PROBLEM REQUIREMENTS:
Render the lines of the records that run from the line containing "Which of the two is" through the end of the records as a JSON list of strings, one string per line, omitting blank lines.

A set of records
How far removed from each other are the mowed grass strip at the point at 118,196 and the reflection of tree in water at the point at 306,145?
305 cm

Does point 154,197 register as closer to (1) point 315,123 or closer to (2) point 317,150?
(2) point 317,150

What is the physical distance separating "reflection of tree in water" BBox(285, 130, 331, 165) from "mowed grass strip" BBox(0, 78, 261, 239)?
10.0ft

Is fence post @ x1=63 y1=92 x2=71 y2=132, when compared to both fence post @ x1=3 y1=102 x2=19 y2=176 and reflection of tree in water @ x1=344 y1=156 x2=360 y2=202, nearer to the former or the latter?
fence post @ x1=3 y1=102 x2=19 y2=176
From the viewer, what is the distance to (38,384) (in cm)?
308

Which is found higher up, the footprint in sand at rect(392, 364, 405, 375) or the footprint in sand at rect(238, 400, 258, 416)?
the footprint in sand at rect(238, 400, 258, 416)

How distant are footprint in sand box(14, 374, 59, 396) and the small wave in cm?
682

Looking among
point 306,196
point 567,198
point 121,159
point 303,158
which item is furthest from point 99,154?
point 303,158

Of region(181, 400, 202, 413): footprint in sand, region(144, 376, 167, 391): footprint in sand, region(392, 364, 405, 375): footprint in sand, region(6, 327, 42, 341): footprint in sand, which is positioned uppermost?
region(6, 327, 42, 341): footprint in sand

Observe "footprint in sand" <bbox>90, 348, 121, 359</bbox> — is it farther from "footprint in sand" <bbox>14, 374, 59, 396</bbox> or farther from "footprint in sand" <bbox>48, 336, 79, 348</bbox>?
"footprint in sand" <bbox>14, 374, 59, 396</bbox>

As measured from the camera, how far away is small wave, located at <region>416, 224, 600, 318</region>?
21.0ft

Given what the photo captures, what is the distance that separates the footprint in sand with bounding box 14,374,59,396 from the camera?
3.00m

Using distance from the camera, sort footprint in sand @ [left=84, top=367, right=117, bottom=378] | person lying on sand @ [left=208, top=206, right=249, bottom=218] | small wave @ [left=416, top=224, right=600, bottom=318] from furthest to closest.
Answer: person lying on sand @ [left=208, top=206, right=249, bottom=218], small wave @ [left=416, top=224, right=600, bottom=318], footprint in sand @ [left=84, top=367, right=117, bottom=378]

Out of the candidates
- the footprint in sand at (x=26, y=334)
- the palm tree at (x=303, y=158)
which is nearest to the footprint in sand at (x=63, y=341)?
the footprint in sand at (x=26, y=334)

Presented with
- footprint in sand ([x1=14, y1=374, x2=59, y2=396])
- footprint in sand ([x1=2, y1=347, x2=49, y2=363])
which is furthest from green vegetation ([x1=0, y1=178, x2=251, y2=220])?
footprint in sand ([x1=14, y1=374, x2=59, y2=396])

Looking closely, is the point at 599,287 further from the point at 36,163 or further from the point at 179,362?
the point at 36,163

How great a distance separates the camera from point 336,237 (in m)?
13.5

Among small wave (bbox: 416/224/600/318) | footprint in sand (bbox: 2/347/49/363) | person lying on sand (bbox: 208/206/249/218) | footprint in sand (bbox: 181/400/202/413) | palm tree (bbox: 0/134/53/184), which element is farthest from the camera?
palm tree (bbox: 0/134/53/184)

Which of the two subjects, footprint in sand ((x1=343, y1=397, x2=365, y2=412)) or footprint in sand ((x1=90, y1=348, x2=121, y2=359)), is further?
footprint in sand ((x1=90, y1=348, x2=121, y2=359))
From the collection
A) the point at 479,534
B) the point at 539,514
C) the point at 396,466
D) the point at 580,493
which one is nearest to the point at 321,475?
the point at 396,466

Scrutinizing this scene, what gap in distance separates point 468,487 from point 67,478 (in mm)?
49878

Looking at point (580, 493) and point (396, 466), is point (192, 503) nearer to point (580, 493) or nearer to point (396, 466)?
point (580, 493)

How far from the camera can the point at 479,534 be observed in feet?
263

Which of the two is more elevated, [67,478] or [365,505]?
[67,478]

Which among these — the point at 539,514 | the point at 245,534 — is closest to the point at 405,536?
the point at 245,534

EXERCISE ANSWER:
[
  "Which of the two is more elevated, [67,478] or [365,505]?",
  "[67,478]",
  "Which among these — the point at 539,514 | the point at 245,534 — is closest to the point at 405,536?",
  "the point at 245,534"
]